= Extracted text =
_____
January 07, 2019 09:15AM
The Eagles, Chargers, Cowboys and Colts Advance—and Look Dangerous
The wild-card winners, three of them on the road as lower seeds, showed their strengths—and sent a warning that the divisional round could be ripe for more upsets.
By Albert Breer
January 07, 2019

Maybe it’s a cliché, but the Eagles and Bears can confirm it for you this morning—the playoffs are about the little things that decide the bigger things.

Little things like Golden Tate being an Eagle in the first place. Back in October, the Lions were considering offers for their stud slot receiver, who was playing out the final year of his four-year deal. As the Eagles heard it, they and the Patriots had third-round draft picks on the table, and Detroit figured the Eagles’ pick would be higher. So off Tate went to Philly.

Little things like Nick Foles, who didn’t share the field with Tate until three weeks ago, believing that his new favorite target would be in exactly the spot Foles was throwing to. Tate was. Afterward, Eagles coach Doug Pederson texted me that making that play was “all trust and timing” between the quarterback and receiver.
_____
Stored items from a collection:
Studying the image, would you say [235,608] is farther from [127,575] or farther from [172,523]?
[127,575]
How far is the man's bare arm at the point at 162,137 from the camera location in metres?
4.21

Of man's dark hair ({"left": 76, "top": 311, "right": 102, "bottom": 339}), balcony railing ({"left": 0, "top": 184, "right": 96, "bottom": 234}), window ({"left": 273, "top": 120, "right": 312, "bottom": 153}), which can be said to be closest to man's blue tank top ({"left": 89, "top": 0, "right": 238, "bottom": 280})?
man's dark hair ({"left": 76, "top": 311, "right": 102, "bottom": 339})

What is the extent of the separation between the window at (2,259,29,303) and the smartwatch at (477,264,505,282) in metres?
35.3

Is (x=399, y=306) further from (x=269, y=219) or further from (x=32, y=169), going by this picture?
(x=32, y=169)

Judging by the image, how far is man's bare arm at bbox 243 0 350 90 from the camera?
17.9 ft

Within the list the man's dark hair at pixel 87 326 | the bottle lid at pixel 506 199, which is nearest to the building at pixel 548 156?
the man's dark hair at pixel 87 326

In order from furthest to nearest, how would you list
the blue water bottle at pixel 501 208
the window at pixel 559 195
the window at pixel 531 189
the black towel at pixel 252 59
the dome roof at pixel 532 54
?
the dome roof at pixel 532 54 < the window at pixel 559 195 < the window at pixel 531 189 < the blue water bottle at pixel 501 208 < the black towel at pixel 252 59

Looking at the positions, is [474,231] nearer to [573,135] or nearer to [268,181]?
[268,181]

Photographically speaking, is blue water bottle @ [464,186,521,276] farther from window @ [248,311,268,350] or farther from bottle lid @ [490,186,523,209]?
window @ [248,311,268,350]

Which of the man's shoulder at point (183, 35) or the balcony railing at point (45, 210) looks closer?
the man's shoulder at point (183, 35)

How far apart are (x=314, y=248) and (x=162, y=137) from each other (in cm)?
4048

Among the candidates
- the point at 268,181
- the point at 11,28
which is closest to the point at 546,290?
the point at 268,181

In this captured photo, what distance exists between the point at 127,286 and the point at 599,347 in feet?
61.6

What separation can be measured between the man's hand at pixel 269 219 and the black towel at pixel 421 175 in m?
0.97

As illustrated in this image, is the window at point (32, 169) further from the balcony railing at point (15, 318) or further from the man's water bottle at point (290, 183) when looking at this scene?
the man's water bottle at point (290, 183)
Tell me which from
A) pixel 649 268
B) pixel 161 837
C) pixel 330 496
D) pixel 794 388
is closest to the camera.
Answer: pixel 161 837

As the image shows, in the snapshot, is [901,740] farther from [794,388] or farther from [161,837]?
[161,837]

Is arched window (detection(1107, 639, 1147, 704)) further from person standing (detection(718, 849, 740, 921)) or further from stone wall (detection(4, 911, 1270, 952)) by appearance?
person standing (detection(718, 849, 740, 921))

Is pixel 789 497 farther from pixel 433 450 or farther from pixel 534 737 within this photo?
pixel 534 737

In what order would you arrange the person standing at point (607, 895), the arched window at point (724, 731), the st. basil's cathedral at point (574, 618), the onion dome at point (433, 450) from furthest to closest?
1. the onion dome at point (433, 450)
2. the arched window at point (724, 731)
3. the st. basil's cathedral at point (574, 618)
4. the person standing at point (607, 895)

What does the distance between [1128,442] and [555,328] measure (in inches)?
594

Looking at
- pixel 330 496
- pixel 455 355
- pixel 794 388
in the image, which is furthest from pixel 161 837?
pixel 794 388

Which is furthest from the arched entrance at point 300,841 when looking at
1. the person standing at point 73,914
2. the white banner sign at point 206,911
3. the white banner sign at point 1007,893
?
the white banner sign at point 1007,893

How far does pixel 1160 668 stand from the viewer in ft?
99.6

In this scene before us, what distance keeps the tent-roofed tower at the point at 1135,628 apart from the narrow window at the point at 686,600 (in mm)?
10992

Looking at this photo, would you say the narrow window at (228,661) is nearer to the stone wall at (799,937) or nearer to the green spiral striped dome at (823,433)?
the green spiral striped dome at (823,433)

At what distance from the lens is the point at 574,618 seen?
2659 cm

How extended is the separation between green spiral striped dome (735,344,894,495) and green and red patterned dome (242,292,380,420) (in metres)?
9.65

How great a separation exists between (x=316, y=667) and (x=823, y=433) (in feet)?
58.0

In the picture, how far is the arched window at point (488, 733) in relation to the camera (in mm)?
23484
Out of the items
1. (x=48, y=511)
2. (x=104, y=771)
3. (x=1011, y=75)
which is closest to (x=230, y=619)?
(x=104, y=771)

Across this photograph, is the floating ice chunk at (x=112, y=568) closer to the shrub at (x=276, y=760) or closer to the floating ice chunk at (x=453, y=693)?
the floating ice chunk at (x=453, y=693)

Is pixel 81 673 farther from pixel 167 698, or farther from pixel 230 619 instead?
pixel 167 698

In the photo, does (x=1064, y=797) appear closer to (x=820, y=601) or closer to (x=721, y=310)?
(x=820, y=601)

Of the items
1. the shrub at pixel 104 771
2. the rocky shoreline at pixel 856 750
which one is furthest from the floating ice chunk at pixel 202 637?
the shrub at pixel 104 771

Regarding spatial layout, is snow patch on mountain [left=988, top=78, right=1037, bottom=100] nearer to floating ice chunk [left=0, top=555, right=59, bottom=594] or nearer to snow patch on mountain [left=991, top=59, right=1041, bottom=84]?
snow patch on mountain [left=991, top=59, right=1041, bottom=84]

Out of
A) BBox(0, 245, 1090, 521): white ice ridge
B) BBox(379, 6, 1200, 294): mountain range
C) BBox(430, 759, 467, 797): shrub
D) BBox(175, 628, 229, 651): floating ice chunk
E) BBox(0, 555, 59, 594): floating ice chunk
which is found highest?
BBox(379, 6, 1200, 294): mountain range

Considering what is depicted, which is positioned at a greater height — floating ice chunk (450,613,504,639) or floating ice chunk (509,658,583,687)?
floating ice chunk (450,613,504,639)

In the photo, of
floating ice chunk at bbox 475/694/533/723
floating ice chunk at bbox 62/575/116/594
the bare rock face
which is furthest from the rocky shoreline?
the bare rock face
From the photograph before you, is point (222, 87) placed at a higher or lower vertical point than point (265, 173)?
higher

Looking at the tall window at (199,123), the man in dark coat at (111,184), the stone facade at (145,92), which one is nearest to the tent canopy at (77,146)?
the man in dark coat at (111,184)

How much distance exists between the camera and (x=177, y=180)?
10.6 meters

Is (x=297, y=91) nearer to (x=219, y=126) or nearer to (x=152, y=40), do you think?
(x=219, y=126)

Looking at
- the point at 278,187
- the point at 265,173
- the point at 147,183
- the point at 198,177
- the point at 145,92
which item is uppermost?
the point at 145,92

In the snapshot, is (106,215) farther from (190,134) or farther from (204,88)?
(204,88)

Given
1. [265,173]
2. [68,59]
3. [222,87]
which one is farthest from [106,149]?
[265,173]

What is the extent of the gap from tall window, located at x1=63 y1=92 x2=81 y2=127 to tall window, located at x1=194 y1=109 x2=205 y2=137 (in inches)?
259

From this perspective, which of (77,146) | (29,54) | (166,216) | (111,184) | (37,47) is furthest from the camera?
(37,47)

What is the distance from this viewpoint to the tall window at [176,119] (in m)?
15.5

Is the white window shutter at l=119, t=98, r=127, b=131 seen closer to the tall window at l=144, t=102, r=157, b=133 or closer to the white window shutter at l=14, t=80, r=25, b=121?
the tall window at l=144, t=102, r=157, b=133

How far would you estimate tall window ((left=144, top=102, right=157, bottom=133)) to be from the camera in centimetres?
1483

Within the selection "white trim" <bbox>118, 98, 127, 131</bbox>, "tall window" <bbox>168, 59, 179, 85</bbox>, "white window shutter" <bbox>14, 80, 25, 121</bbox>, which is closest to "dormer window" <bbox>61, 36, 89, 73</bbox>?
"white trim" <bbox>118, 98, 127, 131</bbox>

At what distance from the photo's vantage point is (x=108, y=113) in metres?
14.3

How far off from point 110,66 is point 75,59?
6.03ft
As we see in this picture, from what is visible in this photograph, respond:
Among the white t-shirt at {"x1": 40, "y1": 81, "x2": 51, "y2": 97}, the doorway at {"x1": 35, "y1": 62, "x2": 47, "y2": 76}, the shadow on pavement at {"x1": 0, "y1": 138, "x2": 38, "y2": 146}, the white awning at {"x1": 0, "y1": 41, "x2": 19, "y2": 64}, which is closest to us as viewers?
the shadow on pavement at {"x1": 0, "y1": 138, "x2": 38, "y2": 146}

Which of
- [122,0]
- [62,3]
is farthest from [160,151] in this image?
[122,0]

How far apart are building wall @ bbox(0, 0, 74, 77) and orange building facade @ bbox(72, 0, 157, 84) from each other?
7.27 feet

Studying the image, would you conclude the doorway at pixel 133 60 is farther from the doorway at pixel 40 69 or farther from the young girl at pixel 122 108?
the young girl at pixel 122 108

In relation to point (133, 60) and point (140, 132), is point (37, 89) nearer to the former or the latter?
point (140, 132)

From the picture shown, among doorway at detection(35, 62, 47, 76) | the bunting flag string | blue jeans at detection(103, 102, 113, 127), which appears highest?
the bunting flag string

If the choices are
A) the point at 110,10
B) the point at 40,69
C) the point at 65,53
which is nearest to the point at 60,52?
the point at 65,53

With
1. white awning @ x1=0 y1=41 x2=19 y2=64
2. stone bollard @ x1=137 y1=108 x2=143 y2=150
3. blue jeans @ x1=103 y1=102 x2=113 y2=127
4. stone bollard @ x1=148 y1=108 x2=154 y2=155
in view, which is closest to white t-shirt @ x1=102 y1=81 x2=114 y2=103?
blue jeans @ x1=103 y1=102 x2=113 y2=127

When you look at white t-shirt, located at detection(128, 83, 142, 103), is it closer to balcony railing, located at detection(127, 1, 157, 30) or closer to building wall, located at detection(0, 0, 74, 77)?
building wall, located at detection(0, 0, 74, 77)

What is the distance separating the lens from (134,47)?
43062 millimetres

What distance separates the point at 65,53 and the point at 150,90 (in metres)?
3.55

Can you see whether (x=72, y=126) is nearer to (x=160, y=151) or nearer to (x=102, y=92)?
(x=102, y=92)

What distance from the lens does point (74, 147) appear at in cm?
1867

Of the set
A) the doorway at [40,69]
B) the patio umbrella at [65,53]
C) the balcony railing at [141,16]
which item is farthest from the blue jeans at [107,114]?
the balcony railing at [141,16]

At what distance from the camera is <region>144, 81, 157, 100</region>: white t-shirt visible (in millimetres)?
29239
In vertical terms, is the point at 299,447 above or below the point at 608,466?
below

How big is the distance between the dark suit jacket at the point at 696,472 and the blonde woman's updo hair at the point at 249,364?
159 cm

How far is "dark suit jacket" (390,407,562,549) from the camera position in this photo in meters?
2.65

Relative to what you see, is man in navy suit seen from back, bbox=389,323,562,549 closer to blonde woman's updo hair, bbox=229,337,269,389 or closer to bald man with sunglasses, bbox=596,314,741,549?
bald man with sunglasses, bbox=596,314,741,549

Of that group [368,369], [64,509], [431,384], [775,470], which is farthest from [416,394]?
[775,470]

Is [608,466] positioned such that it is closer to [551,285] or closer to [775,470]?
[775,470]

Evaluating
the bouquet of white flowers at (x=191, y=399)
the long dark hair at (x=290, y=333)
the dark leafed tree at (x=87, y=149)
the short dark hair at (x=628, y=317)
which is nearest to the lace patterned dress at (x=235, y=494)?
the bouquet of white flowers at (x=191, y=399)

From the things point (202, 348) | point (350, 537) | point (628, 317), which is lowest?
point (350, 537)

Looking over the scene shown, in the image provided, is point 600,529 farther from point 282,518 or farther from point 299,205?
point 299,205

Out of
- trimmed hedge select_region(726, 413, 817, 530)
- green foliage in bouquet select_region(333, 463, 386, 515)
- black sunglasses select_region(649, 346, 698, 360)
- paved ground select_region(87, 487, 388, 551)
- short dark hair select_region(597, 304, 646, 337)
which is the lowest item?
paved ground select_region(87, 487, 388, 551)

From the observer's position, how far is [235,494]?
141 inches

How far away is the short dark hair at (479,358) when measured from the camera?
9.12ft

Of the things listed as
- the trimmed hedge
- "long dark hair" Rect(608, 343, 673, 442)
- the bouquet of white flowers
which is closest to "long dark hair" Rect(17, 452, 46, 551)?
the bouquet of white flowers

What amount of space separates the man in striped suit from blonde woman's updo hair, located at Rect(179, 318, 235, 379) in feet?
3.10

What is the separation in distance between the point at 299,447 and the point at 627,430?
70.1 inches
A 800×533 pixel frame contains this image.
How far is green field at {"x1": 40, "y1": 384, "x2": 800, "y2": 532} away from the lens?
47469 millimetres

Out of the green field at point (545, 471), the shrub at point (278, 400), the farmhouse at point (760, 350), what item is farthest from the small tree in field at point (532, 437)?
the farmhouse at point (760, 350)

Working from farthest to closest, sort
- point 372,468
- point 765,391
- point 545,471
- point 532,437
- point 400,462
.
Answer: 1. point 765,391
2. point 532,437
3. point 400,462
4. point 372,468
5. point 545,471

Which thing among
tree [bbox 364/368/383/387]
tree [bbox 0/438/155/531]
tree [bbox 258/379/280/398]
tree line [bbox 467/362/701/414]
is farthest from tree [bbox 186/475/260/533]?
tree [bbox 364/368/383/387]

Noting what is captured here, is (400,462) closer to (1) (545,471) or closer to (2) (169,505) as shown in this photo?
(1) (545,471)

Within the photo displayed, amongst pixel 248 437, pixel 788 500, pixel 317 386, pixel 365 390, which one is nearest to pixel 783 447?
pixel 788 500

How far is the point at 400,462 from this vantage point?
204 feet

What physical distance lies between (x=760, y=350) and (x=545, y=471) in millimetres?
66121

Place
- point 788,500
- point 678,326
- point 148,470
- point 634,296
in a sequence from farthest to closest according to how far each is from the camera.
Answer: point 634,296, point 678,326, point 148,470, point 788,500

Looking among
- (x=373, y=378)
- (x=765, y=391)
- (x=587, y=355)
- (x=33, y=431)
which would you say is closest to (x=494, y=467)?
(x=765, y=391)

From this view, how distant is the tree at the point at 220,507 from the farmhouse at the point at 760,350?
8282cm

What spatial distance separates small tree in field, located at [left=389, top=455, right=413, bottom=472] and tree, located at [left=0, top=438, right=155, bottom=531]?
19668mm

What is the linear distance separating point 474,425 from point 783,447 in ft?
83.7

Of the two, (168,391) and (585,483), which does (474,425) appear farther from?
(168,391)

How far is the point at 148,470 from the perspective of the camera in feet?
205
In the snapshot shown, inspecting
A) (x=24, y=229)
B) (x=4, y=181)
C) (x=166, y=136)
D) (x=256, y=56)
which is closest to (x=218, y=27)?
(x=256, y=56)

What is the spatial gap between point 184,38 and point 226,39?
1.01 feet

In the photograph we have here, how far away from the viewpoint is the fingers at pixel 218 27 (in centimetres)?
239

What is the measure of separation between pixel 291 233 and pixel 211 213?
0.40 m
_____
= Work instructions =
Reproduce word for word the passage of the playoffs article between "By Albert Breer" and "went to Philly.", inclusive.

= Result =
By Albert Breer
January 07, 2019

Maybe it’s a cliché, but the Eagles and Bears can confirm it for you this morning—the playoffs are about the little things that decide the bigger things.

Little things like Golden Tate being an Eagle in the first place. Back in October, the Lions were considering offers for their stud slot receiver, who was playing out the final year of his four-year deal. As the Eagles heard it, they and the Patriots had third-round draft picks on the table, and Detroit figured the Eagles’ pick would be higher. So off Tate went to Philly.